The death row cell, just a few steps away from the room where the prisoner will be strapped to a gurney for their last moments on earth is a solemn place indeed. Put it this way, it's not the fucking Ivy. And of course in reality, every death row meal is intravenous, consisting of an amuse bouche of sodium thiopenta (anesthetizing barbiturate) followed by an appetiser of pancuronium bromide (muscle relaxant) and a main course of potassium chloride to induce cardiac arrest. Maybe they get the sweet course in the next life, or maybe they've already had their just desserts.

So anyway, lets imagine for a moment that by some miracle I've avoided unexpected or slow painful death and I'm in a position to order up something tasty (perhaps I'm booked in at Dignitas before the cancer really kicks in or I've been sentenced to death for stabbing the last person who asked me what my death row meal would be). My last supper/final meal/ death row dinner would be (drum roll please), poached eggs on toast.

A poached egg on toast, yesterday (image from cookperfecteggs.com)
OK, I admit it, my choice is partly to pull the rug from under the whole thing which I find tiresome in its predictability. I also don't like being cornered by the question which seems to have the passive/aggressive undertone of 'oh, so you're a food writer are you? Prove it' and it also begs the sort of food snobbery that's still alarmingly common among the mostly middle class food writing community. But it's also something that I genuinely crave on a regular basis, something I think I could manage to eat given the (fictitious) circumstances and something that I would find comforting in my last moments. As much as I enjoy fillet steak, truffles, shellfish, rich sauces, expensive Burgundy and poncey multi-course tasting menus, its not food I find myself yearning for that often (well, apart from the expensive Burgundy).

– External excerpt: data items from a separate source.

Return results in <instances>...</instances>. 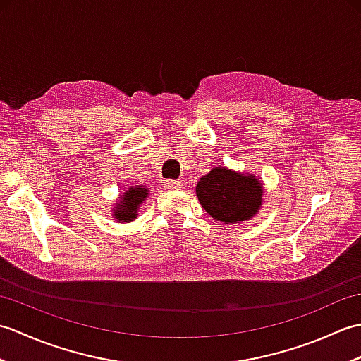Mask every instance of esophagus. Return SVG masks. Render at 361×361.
<instances>
[{
	"mask_svg": "<svg viewBox=\"0 0 361 361\" xmlns=\"http://www.w3.org/2000/svg\"><path fill=\"white\" fill-rule=\"evenodd\" d=\"M181 186H183V183L178 181V180H166L164 181V188L166 189L173 190V189H180Z\"/></svg>",
	"mask_w": 361,
	"mask_h": 361,
	"instance_id": "esophagus-1",
	"label": "esophagus"
}]
</instances>
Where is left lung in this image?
Wrapping results in <instances>:
<instances>
[{
    "instance_id": "left-lung-1",
    "label": "left lung",
    "mask_w": 361,
    "mask_h": 361,
    "mask_svg": "<svg viewBox=\"0 0 361 361\" xmlns=\"http://www.w3.org/2000/svg\"><path fill=\"white\" fill-rule=\"evenodd\" d=\"M198 202L212 219L225 224H240L256 216L262 204L264 188L256 176L212 167L197 183Z\"/></svg>"
}]
</instances>
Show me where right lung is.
Returning a JSON list of instances; mask_svg holds the SVG:
<instances>
[{"mask_svg":"<svg viewBox=\"0 0 361 361\" xmlns=\"http://www.w3.org/2000/svg\"><path fill=\"white\" fill-rule=\"evenodd\" d=\"M149 197V189L144 186H132L126 189L124 195L119 197L116 208H113V217L119 224H128L137 217V208L144 203L145 198Z\"/></svg>","mask_w":361,"mask_h":361,"instance_id":"add662e5","label":"right lung"}]
</instances>
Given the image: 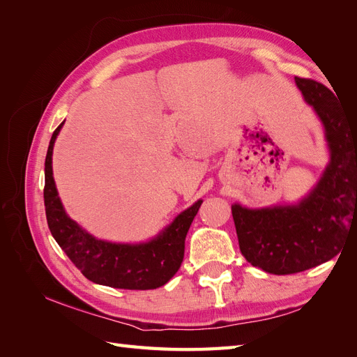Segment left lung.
<instances>
[{
    "label": "left lung",
    "mask_w": 357,
    "mask_h": 357,
    "mask_svg": "<svg viewBox=\"0 0 357 357\" xmlns=\"http://www.w3.org/2000/svg\"><path fill=\"white\" fill-rule=\"evenodd\" d=\"M305 101L325 125L331 164L317 188L298 205L250 210L232 205L238 244L253 266L287 275L317 266L341 252L357 229V117L312 79L295 77Z\"/></svg>",
    "instance_id": "left-lung-1"
}]
</instances>
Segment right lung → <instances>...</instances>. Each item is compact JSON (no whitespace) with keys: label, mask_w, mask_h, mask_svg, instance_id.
<instances>
[{"label":"right lung","mask_w":357,"mask_h":357,"mask_svg":"<svg viewBox=\"0 0 357 357\" xmlns=\"http://www.w3.org/2000/svg\"><path fill=\"white\" fill-rule=\"evenodd\" d=\"M63 122L53 131L45 162V207L49 229L70 261L96 284L147 290L164 286L185 256V238L201 207L199 199L178 214L168 228L146 244H113L93 238L63 210L52 172V152Z\"/></svg>","instance_id":"obj_1"}]
</instances>
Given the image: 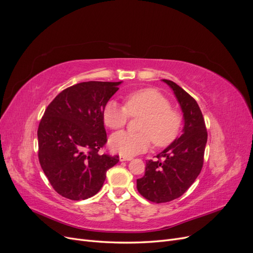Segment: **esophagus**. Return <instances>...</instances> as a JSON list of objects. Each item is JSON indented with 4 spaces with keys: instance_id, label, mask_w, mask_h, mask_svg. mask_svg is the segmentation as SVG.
Wrapping results in <instances>:
<instances>
[{
    "instance_id": "34e87169",
    "label": "esophagus",
    "mask_w": 253,
    "mask_h": 253,
    "mask_svg": "<svg viewBox=\"0 0 253 253\" xmlns=\"http://www.w3.org/2000/svg\"><path fill=\"white\" fill-rule=\"evenodd\" d=\"M119 160H120V162H129V160H132V157H127V156L120 155V156H119Z\"/></svg>"
}]
</instances>
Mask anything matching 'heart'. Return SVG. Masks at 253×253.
Here are the masks:
<instances>
[{
	"label": "heart",
	"mask_w": 253,
	"mask_h": 253,
	"mask_svg": "<svg viewBox=\"0 0 253 253\" xmlns=\"http://www.w3.org/2000/svg\"><path fill=\"white\" fill-rule=\"evenodd\" d=\"M170 102L158 90L143 88L133 91L125 99V108L110 100L104 105L102 117L106 126L118 129L125 126L129 116H141L139 133L117 132L109 140L110 149L124 156H135L145 152L151 139L157 147H166L177 137L181 116L170 109Z\"/></svg>",
	"instance_id": "heart-1"
}]
</instances>
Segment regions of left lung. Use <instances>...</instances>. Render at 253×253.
<instances>
[{"mask_svg": "<svg viewBox=\"0 0 253 253\" xmlns=\"http://www.w3.org/2000/svg\"><path fill=\"white\" fill-rule=\"evenodd\" d=\"M172 89L182 113V133L145 163L143 177L137 179V190L153 203H167L181 196L200 175L207 143V129L197 102L171 80L163 79Z\"/></svg>", "mask_w": 253, "mask_h": 253, "instance_id": "obj_1", "label": "left lung"}]
</instances>
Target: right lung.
<instances>
[{"label":"right lung","instance_id":"add662e5","mask_svg":"<svg viewBox=\"0 0 253 253\" xmlns=\"http://www.w3.org/2000/svg\"><path fill=\"white\" fill-rule=\"evenodd\" d=\"M119 82L87 81L68 87L45 110L38 128L39 162L50 185L63 197L83 201L103 186L118 156L100 155L106 142L102 112Z\"/></svg>","mask_w":253,"mask_h":253}]
</instances>
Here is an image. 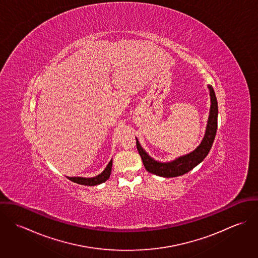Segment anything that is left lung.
<instances>
[{
    "mask_svg": "<svg viewBox=\"0 0 258 258\" xmlns=\"http://www.w3.org/2000/svg\"><path fill=\"white\" fill-rule=\"evenodd\" d=\"M210 96H211V108L208 119V124L205 132V136L201 144L188 154L180 156L170 162H159L153 159L147 152L140 145L138 139L136 138V146L138 152L142 158L144 167L149 173L164 177V178H174L182 176L185 173L192 170L196 166L204 161L208 156L211 148L213 146L217 129H218V100L216 93L212 85H208Z\"/></svg>",
    "mask_w": 258,
    "mask_h": 258,
    "instance_id": "8db88e82",
    "label": "left lung"
}]
</instances>
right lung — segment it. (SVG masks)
<instances>
[{
  "mask_svg": "<svg viewBox=\"0 0 258 258\" xmlns=\"http://www.w3.org/2000/svg\"><path fill=\"white\" fill-rule=\"evenodd\" d=\"M111 169H112V160L108 163L103 172L92 178H83V177H68L72 182L76 184H84V185H96L106 182L110 177Z\"/></svg>",
  "mask_w": 258,
  "mask_h": 258,
  "instance_id": "add662e5",
  "label": "right lung"
}]
</instances>
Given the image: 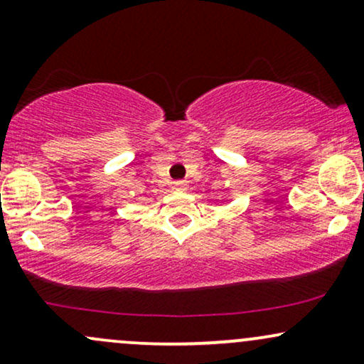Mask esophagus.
I'll return each mask as SVG.
<instances>
[{
    "mask_svg": "<svg viewBox=\"0 0 364 364\" xmlns=\"http://www.w3.org/2000/svg\"><path fill=\"white\" fill-rule=\"evenodd\" d=\"M173 188L174 190H178V191H186L188 190V183H185V181H176L173 185Z\"/></svg>",
    "mask_w": 364,
    "mask_h": 364,
    "instance_id": "esophagus-1",
    "label": "esophagus"
}]
</instances>
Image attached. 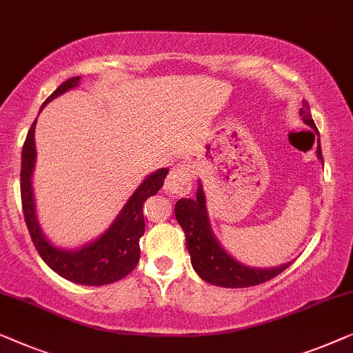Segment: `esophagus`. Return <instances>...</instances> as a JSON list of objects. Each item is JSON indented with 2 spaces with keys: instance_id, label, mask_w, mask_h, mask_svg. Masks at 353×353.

For food to really make an impact, it has to be simple and memorable. I recall standing at the pass of Michelin-starred restaurant, observing a lunch service for an article I was writing about a well known London chef. One of the sous chefs proudly pushed a plate my way (not to eat, just to look at. I didn't even get a cup of tea that day, but that's another story) and said, 'That's the lamb dish', as though it was a 'thing' and not just a billion disparate elements forced together in time and space by a massively overstaffed kitchen brigade of testosterone-fueled bully boys and looking like every other main course being served up in every other Michelin-starred kitchen in the country at that exact same time.

So my simple, memorable last meal would be two slices of home-made bread (any home-made bread, even if it's baked with smart price flour, instant yeast, cheap table salt and tap water will beat the living crap out of anything you can buy in a shop, and I mean anything), well toasted, spread generously with the best butter available (ideally the unpasteurised stuff Claude Bosi of Hibiscus gets from Shropshire - how's that for a bit of culinary elitism) and topped with two fresh eggs poached in a large pan of gently simmering water (you can put a little vinegar in to help the coagulation, I don't mind as long as I can't taste it. Even better, take a tip from chef Tim Johnson at Apicius restaurant in Cranbrook and use a tall asparagus pot, the long drop and rise allowing for the perfect shape to form as the egg poaches). A pinch of Cornish sea salt, a twist of freshly ground pepper and a mug of builders tea and I'm all set. I'm just not dying to eat it.